Here’s to the Volunteers!

19 June 2017

Here's to the Volunteers!Carls help Carls. These three words are more than a catchphrase — they’re the secret to Carleton’s success.

Carleton’s standard-setting volunteer culture traces its roots to the late 1980s and early ’90s, when a group of alumni partnered with President Steve Lewis to strengthen an alumni-owned annual fund and a strong reunion program that would keep alumni more connected to the college. Those efforts have produced attendance topping 2,700 at recent Reunion weekends and cemented Carleton on U.S. News & World Report’s top-10 list of most loved schools (on the basis of alumni giving) for more than a decade.

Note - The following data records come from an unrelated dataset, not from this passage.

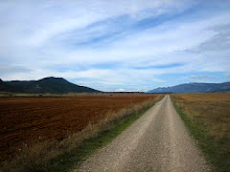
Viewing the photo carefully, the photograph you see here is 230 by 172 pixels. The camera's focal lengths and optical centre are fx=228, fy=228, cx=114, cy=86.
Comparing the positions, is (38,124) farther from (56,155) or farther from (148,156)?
(148,156)

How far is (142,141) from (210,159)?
4.31 metres

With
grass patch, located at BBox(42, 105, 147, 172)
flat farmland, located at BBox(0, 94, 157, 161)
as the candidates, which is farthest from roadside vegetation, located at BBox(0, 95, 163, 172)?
flat farmland, located at BBox(0, 94, 157, 161)

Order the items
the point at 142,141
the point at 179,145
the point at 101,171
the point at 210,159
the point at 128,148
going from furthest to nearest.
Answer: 1. the point at 142,141
2. the point at 179,145
3. the point at 128,148
4. the point at 210,159
5. the point at 101,171

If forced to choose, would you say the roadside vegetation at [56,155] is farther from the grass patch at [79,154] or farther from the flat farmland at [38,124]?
the flat farmland at [38,124]

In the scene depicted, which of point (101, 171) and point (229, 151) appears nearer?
point (101, 171)

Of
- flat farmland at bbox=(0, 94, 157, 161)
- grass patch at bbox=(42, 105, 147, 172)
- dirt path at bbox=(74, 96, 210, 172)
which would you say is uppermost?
dirt path at bbox=(74, 96, 210, 172)

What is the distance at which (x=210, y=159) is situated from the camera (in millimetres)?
9719

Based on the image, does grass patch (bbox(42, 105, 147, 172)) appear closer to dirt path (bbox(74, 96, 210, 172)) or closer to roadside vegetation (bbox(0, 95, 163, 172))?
roadside vegetation (bbox(0, 95, 163, 172))

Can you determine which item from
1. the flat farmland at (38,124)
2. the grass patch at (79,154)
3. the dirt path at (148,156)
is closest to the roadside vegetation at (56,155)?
the grass patch at (79,154)

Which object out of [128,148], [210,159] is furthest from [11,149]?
[210,159]

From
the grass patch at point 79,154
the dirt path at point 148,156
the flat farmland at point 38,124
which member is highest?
the dirt path at point 148,156

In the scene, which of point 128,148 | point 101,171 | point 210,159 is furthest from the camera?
point 128,148

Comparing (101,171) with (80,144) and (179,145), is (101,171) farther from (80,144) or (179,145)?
(179,145)

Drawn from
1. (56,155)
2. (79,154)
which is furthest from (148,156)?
(56,155)
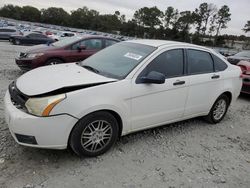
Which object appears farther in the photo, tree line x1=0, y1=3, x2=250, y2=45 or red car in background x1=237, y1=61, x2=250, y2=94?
tree line x1=0, y1=3, x2=250, y2=45

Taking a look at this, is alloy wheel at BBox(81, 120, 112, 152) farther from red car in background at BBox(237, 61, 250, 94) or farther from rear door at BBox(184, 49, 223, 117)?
red car in background at BBox(237, 61, 250, 94)

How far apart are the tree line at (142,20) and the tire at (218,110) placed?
64.0 m

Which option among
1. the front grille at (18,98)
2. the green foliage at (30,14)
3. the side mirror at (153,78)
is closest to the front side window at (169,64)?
the side mirror at (153,78)

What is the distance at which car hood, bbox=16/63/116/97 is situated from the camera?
2877 mm

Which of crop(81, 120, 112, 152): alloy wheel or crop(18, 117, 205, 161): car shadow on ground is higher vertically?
crop(81, 120, 112, 152): alloy wheel

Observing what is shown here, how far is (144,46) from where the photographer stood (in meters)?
3.88

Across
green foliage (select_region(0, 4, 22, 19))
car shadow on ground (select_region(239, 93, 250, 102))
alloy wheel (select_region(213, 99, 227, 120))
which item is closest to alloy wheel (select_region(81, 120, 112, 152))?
alloy wheel (select_region(213, 99, 227, 120))

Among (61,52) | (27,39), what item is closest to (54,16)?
(27,39)

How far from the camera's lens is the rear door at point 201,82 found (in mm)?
4027

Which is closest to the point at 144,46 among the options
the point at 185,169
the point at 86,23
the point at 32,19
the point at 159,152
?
the point at 159,152

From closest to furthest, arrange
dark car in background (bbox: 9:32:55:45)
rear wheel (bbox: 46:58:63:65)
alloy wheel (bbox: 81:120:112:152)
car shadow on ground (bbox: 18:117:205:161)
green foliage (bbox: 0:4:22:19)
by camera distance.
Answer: alloy wheel (bbox: 81:120:112:152), car shadow on ground (bbox: 18:117:205:161), rear wheel (bbox: 46:58:63:65), dark car in background (bbox: 9:32:55:45), green foliage (bbox: 0:4:22:19)

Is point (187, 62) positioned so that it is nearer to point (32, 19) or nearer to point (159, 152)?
point (159, 152)

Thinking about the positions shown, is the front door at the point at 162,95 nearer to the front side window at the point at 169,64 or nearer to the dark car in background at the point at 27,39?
the front side window at the point at 169,64

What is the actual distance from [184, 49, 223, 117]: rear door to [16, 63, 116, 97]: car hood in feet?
5.03
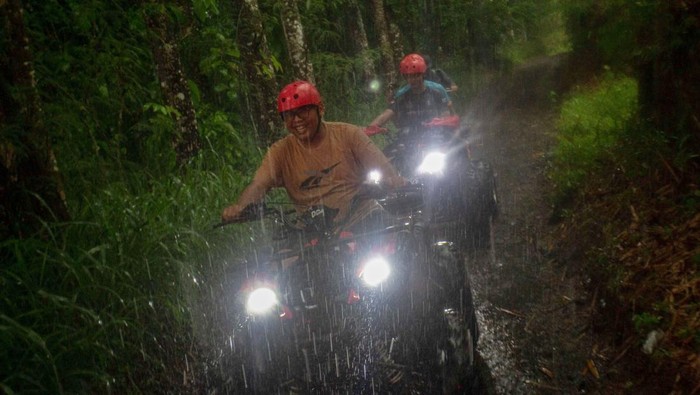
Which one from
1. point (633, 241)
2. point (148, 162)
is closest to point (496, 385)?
point (633, 241)

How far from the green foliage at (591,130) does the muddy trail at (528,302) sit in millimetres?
536

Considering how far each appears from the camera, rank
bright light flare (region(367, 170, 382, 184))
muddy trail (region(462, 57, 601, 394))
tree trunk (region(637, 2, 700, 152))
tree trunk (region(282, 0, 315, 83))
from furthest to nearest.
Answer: tree trunk (region(282, 0, 315, 83)), tree trunk (region(637, 2, 700, 152)), bright light flare (region(367, 170, 382, 184)), muddy trail (region(462, 57, 601, 394))

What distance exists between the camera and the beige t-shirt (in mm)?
4547

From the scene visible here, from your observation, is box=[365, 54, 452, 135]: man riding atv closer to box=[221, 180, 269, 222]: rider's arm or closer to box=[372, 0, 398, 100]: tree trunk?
box=[221, 180, 269, 222]: rider's arm

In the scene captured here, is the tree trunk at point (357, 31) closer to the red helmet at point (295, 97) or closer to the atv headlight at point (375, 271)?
the red helmet at point (295, 97)

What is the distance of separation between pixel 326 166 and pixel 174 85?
3.32 meters

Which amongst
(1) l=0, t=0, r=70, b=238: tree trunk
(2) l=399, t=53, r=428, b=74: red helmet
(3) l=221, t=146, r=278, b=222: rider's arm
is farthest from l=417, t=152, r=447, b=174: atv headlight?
(1) l=0, t=0, r=70, b=238: tree trunk

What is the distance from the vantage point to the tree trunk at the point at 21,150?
3.81 meters

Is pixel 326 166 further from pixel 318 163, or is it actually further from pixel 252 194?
pixel 252 194

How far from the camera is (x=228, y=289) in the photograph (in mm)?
5352

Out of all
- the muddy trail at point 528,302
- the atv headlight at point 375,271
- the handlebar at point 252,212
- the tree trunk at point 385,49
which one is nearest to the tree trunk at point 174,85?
the handlebar at point 252,212

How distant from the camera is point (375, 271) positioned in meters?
3.63

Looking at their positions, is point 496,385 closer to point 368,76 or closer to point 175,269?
point 175,269

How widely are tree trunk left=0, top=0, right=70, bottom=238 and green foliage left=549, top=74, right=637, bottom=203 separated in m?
5.65
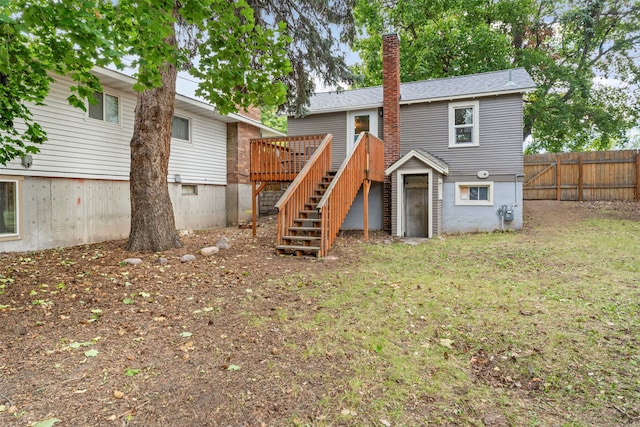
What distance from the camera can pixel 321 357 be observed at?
10.6 feet

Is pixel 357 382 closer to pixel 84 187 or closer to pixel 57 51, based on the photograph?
pixel 57 51

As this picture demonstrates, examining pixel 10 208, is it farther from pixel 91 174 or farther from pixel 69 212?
pixel 91 174

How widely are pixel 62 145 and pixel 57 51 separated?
5.09 metres

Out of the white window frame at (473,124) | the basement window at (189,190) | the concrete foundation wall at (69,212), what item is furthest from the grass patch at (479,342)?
the basement window at (189,190)

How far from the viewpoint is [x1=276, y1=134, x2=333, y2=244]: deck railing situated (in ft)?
25.5

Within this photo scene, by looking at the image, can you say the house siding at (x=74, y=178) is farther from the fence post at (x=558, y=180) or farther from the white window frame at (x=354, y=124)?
Answer: the fence post at (x=558, y=180)

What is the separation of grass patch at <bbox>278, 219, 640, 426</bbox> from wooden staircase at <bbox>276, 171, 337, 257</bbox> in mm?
1455

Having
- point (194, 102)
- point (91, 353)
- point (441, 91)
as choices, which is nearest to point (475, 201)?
point (441, 91)

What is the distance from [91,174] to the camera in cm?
908

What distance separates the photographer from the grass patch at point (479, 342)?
258 centimetres

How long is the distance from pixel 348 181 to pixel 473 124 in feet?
17.6

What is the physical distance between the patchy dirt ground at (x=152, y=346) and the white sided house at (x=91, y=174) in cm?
199

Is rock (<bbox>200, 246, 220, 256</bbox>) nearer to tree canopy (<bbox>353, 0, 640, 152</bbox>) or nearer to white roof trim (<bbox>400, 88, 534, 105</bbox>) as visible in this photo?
white roof trim (<bbox>400, 88, 534, 105</bbox>)

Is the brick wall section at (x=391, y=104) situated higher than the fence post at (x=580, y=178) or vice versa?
the brick wall section at (x=391, y=104)
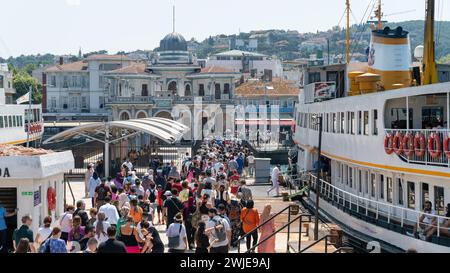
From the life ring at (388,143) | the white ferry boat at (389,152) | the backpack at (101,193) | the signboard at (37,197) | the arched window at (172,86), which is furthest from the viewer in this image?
the arched window at (172,86)

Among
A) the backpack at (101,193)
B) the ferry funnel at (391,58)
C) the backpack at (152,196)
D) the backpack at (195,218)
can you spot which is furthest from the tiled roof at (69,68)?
the backpack at (195,218)

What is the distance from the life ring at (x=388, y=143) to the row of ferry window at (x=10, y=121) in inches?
1138

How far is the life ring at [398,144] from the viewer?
18891 millimetres

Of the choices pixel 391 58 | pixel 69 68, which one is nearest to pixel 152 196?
pixel 391 58

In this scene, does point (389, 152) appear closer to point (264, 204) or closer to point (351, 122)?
point (351, 122)

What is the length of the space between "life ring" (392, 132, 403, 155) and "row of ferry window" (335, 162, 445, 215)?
0.78 metres

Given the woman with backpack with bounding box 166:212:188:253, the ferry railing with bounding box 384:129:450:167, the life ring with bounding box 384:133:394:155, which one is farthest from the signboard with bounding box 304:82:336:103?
the woman with backpack with bounding box 166:212:188:253

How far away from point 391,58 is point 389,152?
7366 millimetres

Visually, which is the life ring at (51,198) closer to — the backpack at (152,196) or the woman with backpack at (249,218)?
the woman with backpack at (249,218)

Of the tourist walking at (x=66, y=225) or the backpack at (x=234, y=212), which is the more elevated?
the tourist walking at (x=66, y=225)
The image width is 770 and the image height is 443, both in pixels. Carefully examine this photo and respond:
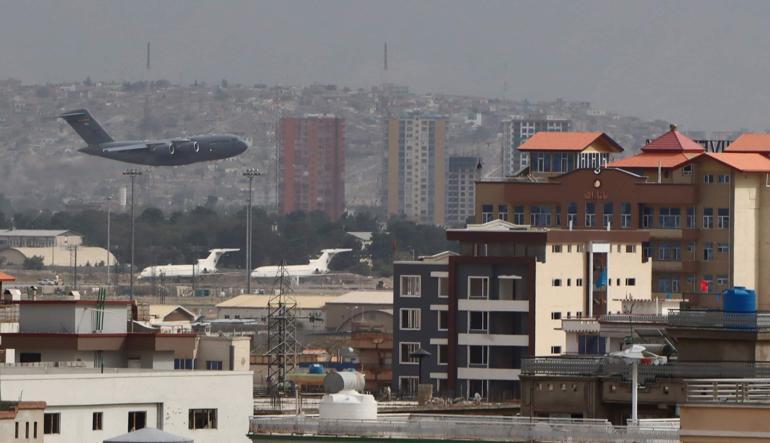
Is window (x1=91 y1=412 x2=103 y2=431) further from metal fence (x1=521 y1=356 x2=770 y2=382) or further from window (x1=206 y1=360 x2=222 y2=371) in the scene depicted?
window (x1=206 y1=360 x2=222 y2=371)

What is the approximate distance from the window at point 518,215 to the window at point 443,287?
626 inches

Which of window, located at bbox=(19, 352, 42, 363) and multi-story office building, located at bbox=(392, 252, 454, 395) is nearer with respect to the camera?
window, located at bbox=(19, 352, 42, 363)

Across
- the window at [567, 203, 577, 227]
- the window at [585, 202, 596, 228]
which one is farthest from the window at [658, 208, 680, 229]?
the window at [567, 203, 577, 227]

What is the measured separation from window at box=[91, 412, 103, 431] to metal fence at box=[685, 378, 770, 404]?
12.6 metres

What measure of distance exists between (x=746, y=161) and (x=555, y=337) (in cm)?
2202

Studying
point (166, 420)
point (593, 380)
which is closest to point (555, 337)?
point (166, 420)

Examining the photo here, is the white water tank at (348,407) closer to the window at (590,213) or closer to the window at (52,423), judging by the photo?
the window at (52,423)

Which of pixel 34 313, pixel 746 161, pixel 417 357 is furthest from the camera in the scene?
pixel 746 161

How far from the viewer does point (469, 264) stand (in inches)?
3118

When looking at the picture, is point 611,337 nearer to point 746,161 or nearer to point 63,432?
point 63,432

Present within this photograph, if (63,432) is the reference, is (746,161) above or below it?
above

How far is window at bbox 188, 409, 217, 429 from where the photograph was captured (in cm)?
3631

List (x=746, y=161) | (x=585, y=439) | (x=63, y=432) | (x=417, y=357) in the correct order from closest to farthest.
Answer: (x=585, y=439) < (x=63, y=432) < (x=417, y=357) < (x=746, y=161)

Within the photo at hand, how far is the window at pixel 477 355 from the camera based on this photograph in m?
77.2
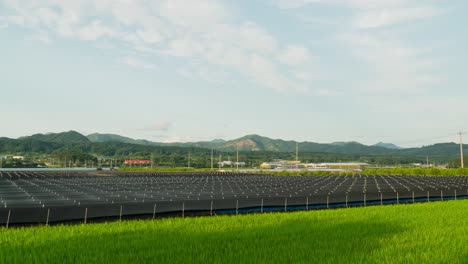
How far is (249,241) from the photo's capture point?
14.2m

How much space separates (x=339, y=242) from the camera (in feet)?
46.4

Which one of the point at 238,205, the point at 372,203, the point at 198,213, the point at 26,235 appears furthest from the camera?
the point at 372,203

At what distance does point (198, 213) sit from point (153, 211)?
261 cm

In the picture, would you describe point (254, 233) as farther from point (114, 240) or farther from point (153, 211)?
point (153, 211)

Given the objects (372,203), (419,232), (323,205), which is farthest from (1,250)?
(372,203)

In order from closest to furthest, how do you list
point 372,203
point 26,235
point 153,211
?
point 26,235 < point 153,211 < point 372,203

But the success didn’t stop there—once Carls get engaged, they don’t stop looking for ways to help. Carleton volunteers reach out to prospective students; partner with the Career Center to offer students advice, professional connections, and internships; talk to students about research, graduate school, or jobs via their major departments; foster community and diversity through the Multicultural Alumni Network and Out After Carleton; discuss shared interests with other Carls in their hometowns; and serve on committees that assist with campus governance and strategy. 

Catie Gardner ’10, associate director of alumni relations, says Carleton’s remarkably robust alumni and parent volunteer programs are the envy of our peer institutions. “ ‘What are you doing?’ they’ll ask. ‘How are you drawing thousands of people back for Reunion? How are you getting such high giving rates? And why are alumni willing to host students in their homes for two to three weeks at a time [for winter break externships]?’ ” she says.

For Gardner, the answer to those questions is the same as her explanation for how she let a two-year “starter job” right after graduation morph into a career she can’t imagine leaving: “Every institution has the heart-blood of what makes it unique,” she says. “For us it’s the investment Carls have in each other. I can’t imagine a community that brings more joy.”

All those volunteer hours have made an incredible impact. For example, Alumni Annual Fund data shows that alumni are twice as likely to make a gift when asked by a classmate. Plus, volunteers provide some services that staff members simply can’t offer—like networking opportunities inside a specific industry or tips for recent grads who’ve just moved into a new city about how to navigate their new home.

“I’m here to give volunteers the tools and support they need to succeed because it’s their vision that will lead Carleton into the future,” says Gardner.

“It’s never too late to start volunteering for Carleton,” she says. “No matter where you are in life or how much time you have to give, we’d be delighted to have you.”